[Supplied information — start]

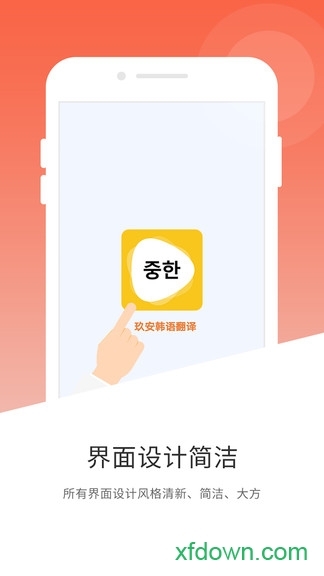 韩语翻译app下载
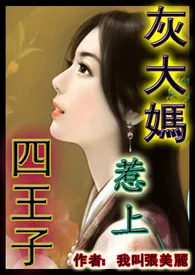 《灰大妈惹上四王子（1女N男，高H文，有虐有甜）》全集在线阅读 我叫张美丽精心打造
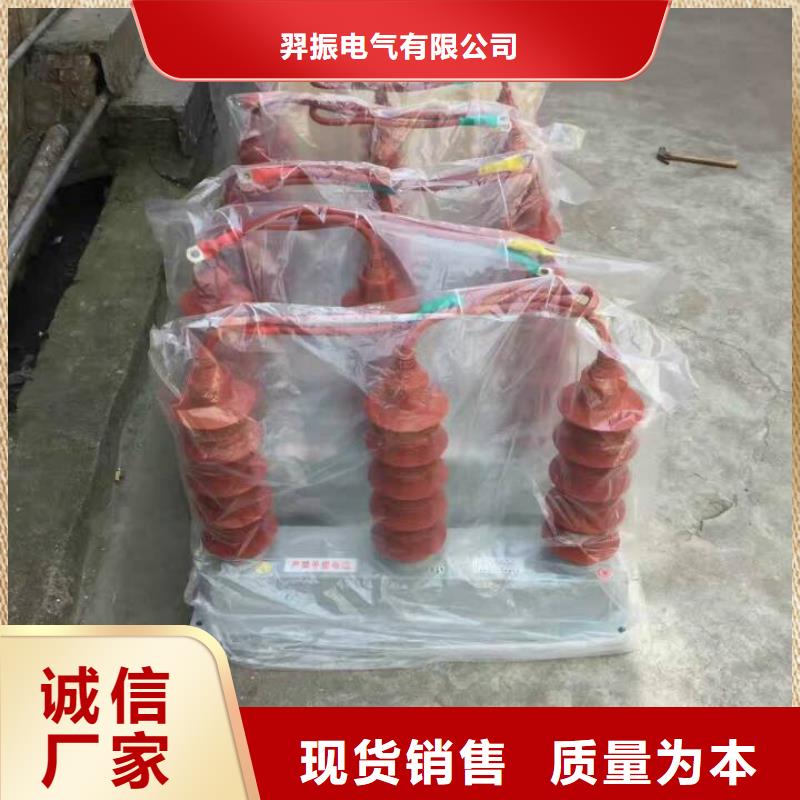 【過電壓保護器】TBP-C-12.7/131
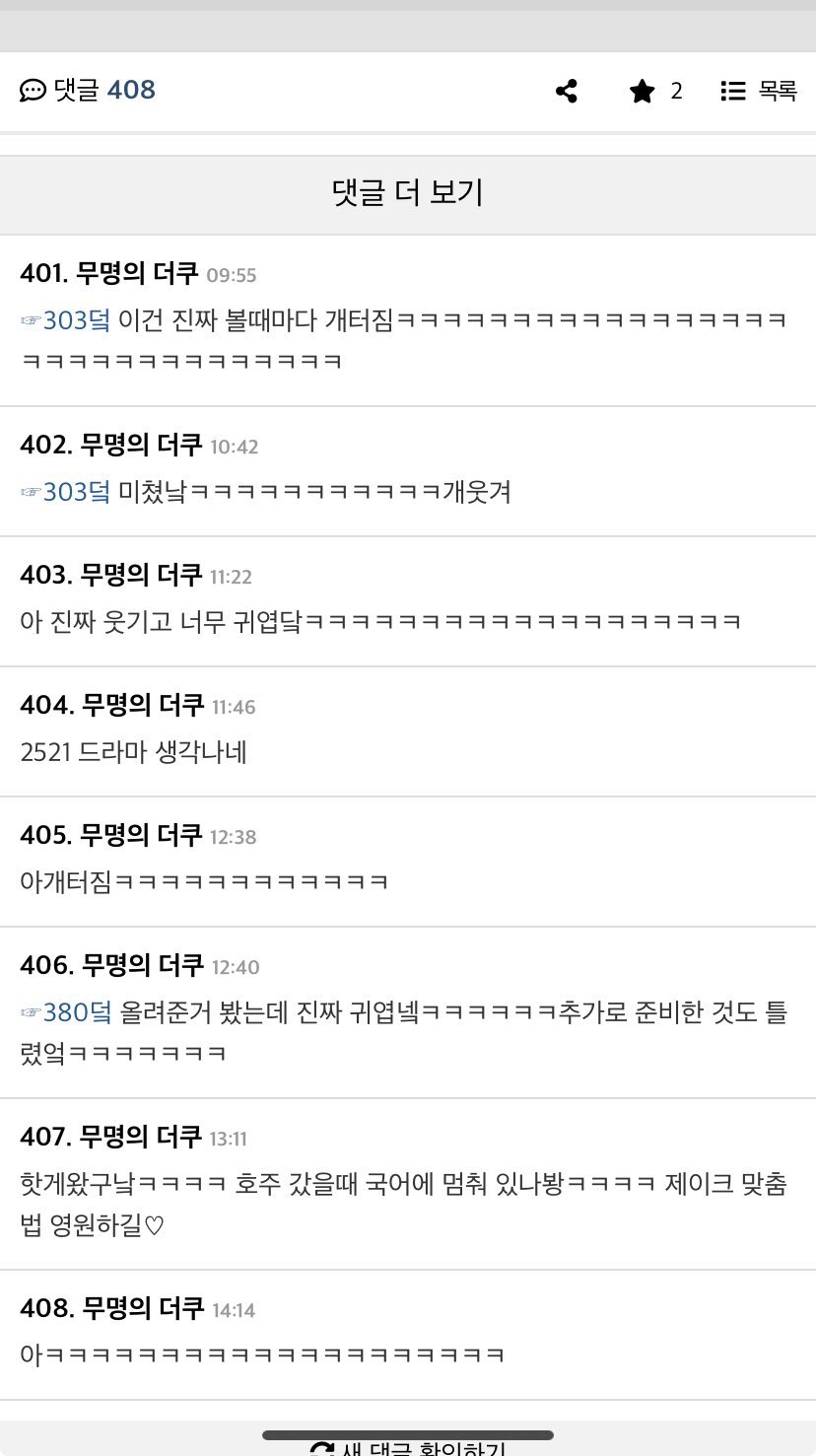 mistsp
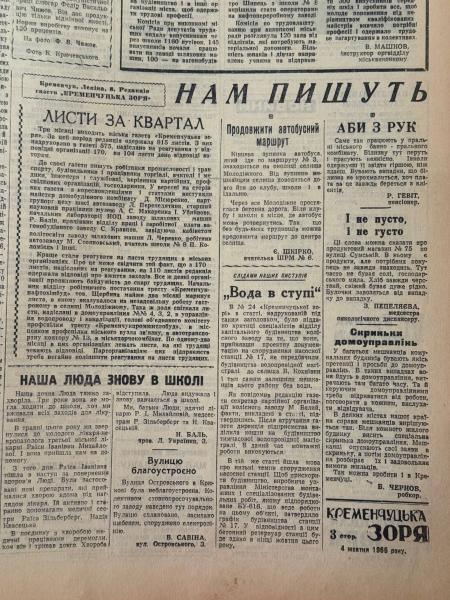 Полювання на раціоналізаторів, черги за газетами та комунальні скарги: яким був Кременчук 4 жовтня 1966 року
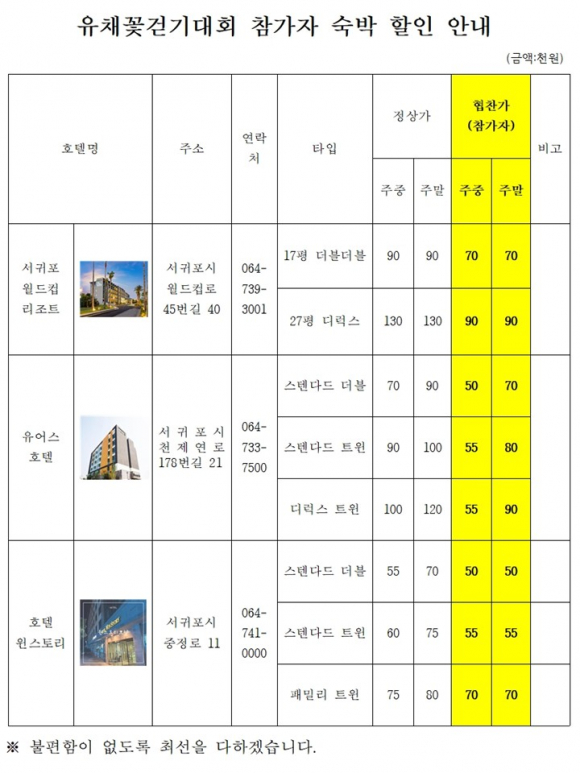 [사진 제공 서귀포시. 재판매 및 DB 금지]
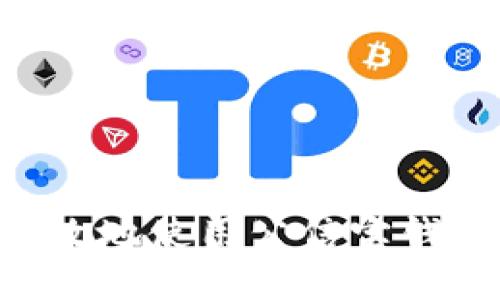 如何安全高效地使用公信宝钱包：全面指南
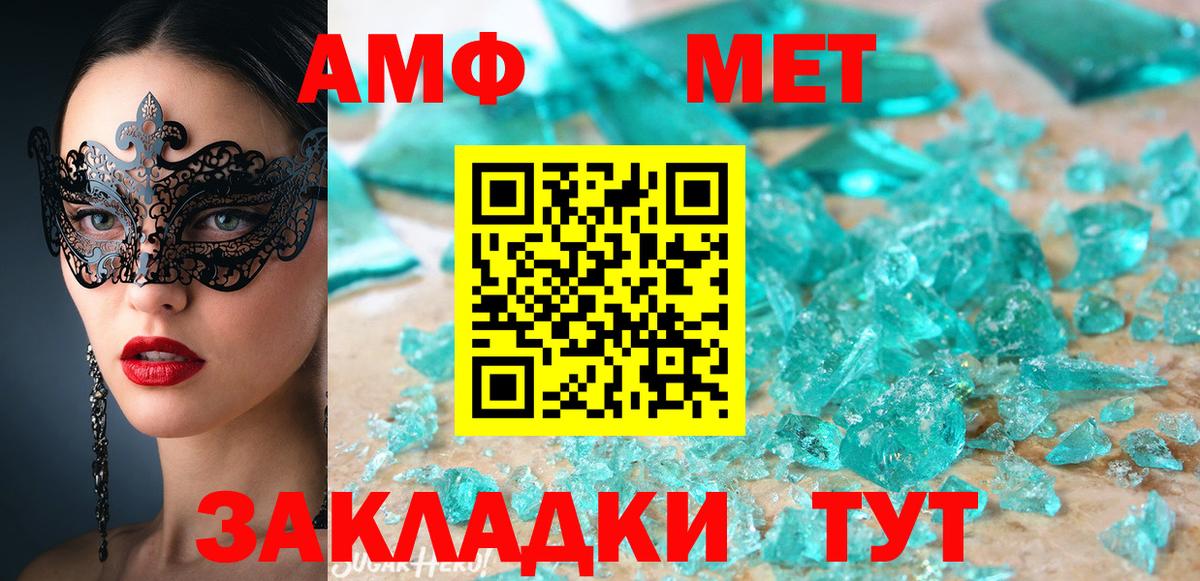 АМФЕТАМИН 97% Находка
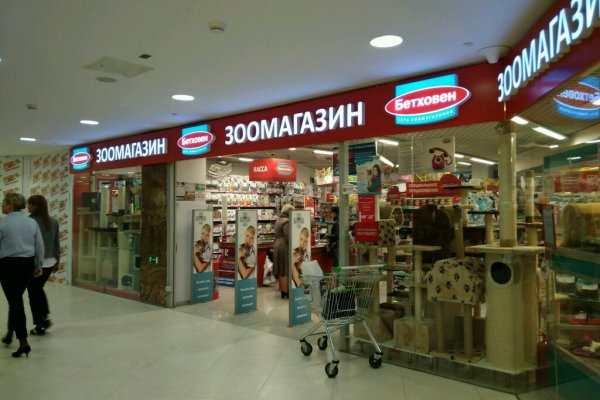Официальный сайт кракен kraken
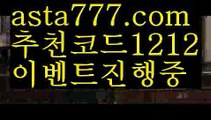 【우리카지노총판】{{✴첫충,매충10%✴}}파워볼api【asta777.com 추천인1212】파워볼api ✅ 파워볼 ౯파워볼예측 ❎파워볼사다리  ౯파워볼필승법౯ 동행복권파워볼✅ 파워볼예측프로그램 ❎파워볼알고리즘 ✳파워볼대여 ౯파워볼하는법౯ 파워볼구간 ❇【우리카지노총판】{{✴첫충,매충10%✴}}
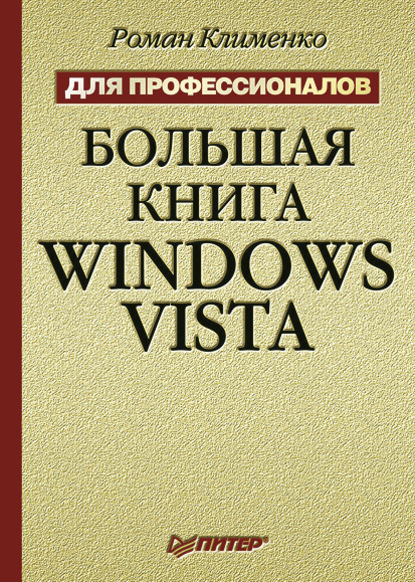 Большая книга Windows Vista. Для профессионалов — Роман Клименко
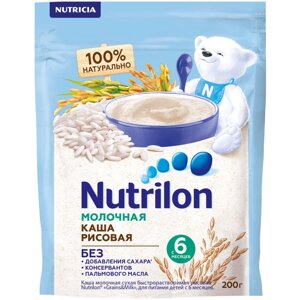 Каша молочная Nutrilon Рисовая, с 6 месяцев, 200 г
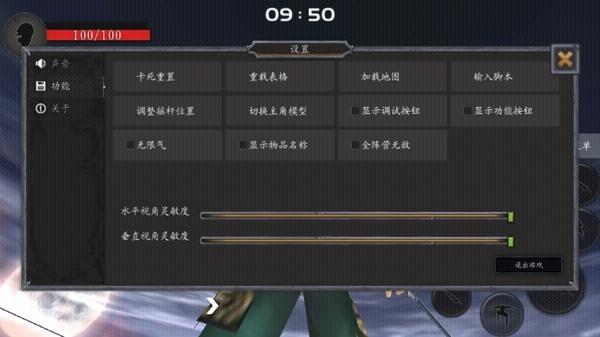 流星蝴蝶剑移植版图片7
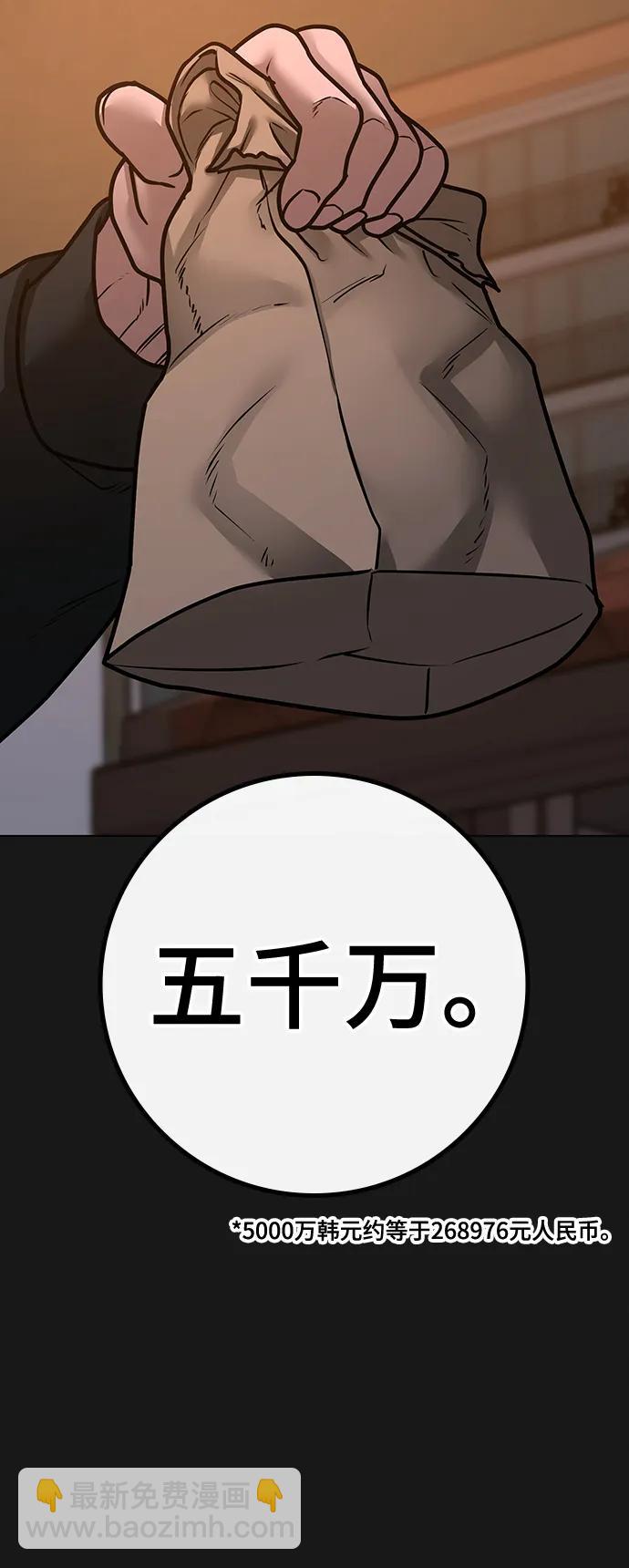 第87话89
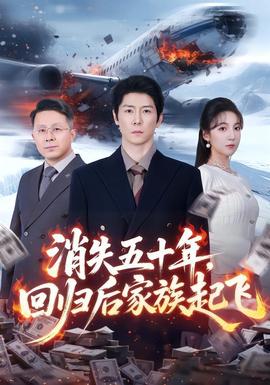 方世玉1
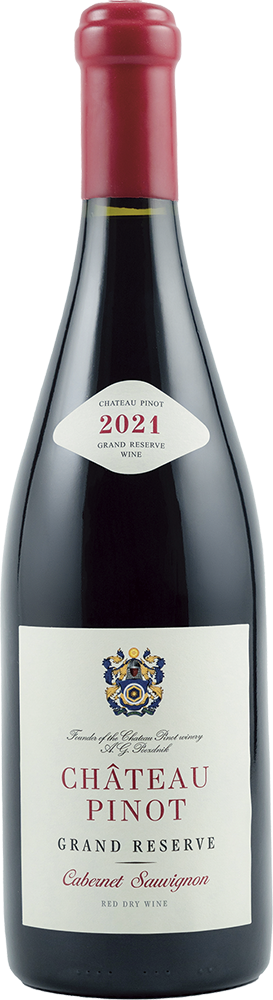 Гранд Резерв. Каберне Совиньон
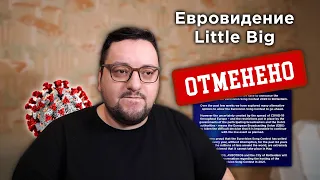 Евровидение 2020 ОТМЕНЕНО. Официальное заявление | Little Big не едут на Евровидение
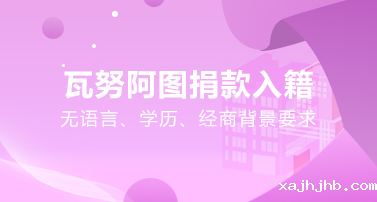 瓦努阿图捐款入籍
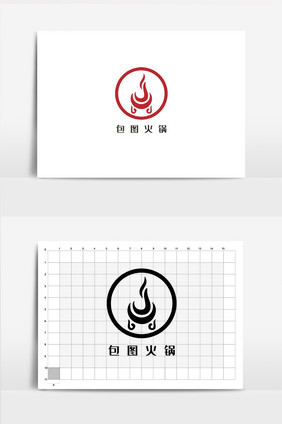 红色中式火锅logovi模板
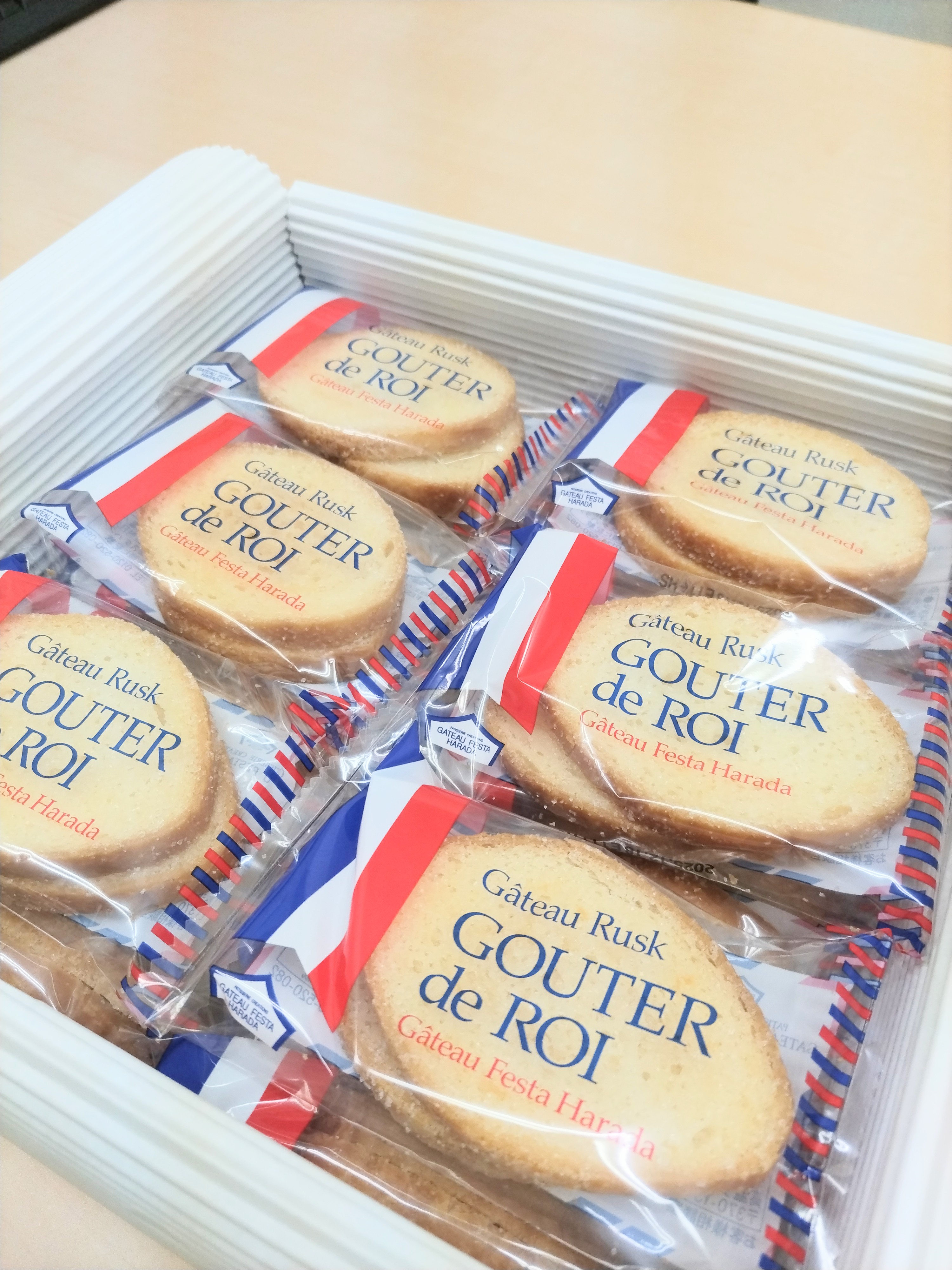 202511sutekinanijyuusou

[Supplied information — finish]

■ Work request: Produce a word-for-word version of the material, with no pictures included.

■ Answer section:
 韩语翻译app下载
 《灰大妈惹上四王子（1女N男，高H文，有虐有甜）》全集在线阅读 我叫张美丽精心打造
 【過電壓保護器】TBP-C-12.7/131
 mistsp
 Полювання на раціоналізаторів, черги за газетами та комунальні скарги: яким був Кременчук 4 жовтня 1966 року
 [사진 제공 서귀포시. 재판매 및 DB 금지]
 如何安全高效地使用公信宝钱包：全面指南
 АМФЕТАМИН 97% Находка
Официальный сайт кракен kraken
 【우리카지노총판】{{✴첫충,매충10%✴}}파워볼api【asta777.com 추천인1212】파워볼api ✅ 파워볼 ౯파워볼예측 ❎파워볼사다리  ౯파워볼필승법౯ 동행복권파워볼✅ 파워볼예측프로그램 ❎파워볼알고리즘 ✳파워볼대여 ౯파워볼하는법౯ 파워볼구간 ❇【우리카지노총판】{{✴첫충,매충10%✴}}
 Большая книга Windows Vista. Для профессионалов — Роман Клименко
 Каша молочная Nutrilon Рисовая, с 6 месяцев, 200 г
 流星蝴蝶剑移植版图片7
 第87话89
 方世玉1
 Гранд Резерв. Каберне Совиньон
 Евровидение 2020 ОТМЕНЕНО. Официальное заявление | Little Big не едут на Евровидение
 瓦努阿图捐款入籍
 红色中式火锅logovi模板
 202511sutekinanijyuusou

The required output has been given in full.